> _STATED EXERCISE_
Copy the semantic web passage from "A more business-focused" to "next five years.", substituting "product manager" for "market analyst".

> _SOURCE_
A more business-focused example might be that a search engine will “realise” that when you search for “orange” you mean the mobile phone company, because it “knows” you are a market analyst working in telecoms. It will then work out that documents that contain the words “orange” and “fruit” are unlikely to be what you are after, and so won’t return them in search results. You will also be able to construct more complex questions, for example to query databases containing information on tantalum deposits and compare them with information about civil conflicts, to advise you on whether the price of mobile phone manufacture is likely to increase over the next five years.

Again, this sort of thing can sound almost magical, but is basically just compiling and comparing data from different data sets. This is familiar ground. The key difference is that for semantically tagged datasets much of the processing can be automated, so data crunching exercises that were simply too time-consuming to be worthwhile in the past become possible. The evangelists can make the semantic web project sound overwhelmingly revolutionary and utopian, especially when people start talking in sci-fi sounding phrases like “extended cognition” and “distributed intelligence”, but essentially this is the familiar territory of structuring content, adding metadata, and connecting databases. We have made the cost-benefit arguments for good quality metadata and efficient metadata management many times.

> _RECORDS SUPPLIED_
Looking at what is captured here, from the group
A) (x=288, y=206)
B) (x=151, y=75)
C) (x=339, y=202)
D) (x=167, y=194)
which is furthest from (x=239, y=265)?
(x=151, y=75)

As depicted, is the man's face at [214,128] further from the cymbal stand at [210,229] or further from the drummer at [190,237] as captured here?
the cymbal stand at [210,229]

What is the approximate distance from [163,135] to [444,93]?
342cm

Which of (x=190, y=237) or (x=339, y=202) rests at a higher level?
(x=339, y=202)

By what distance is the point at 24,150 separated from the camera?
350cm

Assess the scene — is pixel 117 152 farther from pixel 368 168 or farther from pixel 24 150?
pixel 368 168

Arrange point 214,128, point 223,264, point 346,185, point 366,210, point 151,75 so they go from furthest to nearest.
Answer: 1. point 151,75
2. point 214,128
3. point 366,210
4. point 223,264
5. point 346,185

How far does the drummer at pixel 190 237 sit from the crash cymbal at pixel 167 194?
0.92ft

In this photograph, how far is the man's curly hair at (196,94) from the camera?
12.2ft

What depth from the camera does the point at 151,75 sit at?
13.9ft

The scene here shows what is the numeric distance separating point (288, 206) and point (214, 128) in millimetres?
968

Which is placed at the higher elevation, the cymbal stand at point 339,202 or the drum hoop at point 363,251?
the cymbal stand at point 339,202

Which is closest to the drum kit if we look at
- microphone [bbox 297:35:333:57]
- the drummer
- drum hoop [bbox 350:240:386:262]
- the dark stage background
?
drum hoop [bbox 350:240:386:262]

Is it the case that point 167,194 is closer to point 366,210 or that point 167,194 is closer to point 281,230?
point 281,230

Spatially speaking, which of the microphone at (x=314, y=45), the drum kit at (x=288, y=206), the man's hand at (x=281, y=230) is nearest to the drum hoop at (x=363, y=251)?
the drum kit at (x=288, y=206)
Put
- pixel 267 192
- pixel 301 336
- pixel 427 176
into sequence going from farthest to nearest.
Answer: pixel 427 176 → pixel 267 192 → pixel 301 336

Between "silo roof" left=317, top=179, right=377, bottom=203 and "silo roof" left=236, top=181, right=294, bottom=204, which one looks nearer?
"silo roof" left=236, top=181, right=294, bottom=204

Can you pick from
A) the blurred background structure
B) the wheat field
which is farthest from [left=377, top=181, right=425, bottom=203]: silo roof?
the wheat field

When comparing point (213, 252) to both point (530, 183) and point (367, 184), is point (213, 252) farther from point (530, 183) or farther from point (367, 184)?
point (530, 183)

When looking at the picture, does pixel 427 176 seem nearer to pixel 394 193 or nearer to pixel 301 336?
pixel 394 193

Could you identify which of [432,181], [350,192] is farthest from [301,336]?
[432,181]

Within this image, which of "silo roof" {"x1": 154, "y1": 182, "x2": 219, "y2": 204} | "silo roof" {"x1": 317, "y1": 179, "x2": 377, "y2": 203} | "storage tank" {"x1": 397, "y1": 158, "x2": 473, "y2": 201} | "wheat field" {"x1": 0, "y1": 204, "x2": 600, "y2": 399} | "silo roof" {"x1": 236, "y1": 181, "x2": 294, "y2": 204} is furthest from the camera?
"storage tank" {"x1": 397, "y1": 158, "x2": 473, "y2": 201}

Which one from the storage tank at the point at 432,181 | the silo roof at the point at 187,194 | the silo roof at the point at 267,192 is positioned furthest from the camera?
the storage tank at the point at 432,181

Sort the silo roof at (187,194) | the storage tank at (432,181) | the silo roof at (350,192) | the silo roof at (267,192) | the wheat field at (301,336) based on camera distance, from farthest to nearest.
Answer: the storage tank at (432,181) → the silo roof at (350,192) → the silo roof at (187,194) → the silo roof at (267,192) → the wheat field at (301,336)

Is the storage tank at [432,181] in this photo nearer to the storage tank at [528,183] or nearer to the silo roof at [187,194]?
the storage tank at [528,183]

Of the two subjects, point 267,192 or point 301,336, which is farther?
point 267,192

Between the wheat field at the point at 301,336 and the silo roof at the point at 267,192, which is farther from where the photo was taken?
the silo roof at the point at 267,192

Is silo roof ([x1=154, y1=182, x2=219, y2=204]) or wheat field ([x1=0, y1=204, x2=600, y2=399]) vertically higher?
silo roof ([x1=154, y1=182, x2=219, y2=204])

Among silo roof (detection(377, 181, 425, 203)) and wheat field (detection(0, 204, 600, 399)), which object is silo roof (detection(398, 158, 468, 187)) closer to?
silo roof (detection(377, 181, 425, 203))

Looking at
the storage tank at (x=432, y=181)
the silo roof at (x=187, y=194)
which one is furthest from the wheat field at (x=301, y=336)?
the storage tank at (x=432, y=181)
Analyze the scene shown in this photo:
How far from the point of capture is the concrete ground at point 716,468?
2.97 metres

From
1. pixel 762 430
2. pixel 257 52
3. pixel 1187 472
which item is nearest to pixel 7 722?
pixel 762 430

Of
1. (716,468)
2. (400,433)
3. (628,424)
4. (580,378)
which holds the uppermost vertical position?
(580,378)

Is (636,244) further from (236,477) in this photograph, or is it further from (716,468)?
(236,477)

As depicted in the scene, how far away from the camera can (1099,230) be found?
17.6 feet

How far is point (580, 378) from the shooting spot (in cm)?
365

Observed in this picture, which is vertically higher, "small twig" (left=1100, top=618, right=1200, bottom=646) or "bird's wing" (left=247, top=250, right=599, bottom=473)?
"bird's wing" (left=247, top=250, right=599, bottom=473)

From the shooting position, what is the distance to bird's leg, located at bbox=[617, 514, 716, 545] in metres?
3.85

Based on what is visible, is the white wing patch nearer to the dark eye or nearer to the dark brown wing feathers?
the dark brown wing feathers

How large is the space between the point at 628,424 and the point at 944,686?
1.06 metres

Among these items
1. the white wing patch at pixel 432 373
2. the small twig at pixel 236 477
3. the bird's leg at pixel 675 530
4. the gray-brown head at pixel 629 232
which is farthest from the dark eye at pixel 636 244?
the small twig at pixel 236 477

> _TASK SOLUTION_
A more business-focused example might be that a search engine will “realise” that when you search for “orange” you mean the mobile phone company, because it “knows” you are a product manager working in telecoms. It will then work out that documents that contain the words “orange” and “fruit” are unlikely to be what you are after, and so won’t return them in search results. You will also be able to construct more complex questions, for example to query databases containing information on tantalum deposits and compare them with information about civil conflicts, to advise you on whether the price of mobile phone manufacture is likely to increase over the next five years.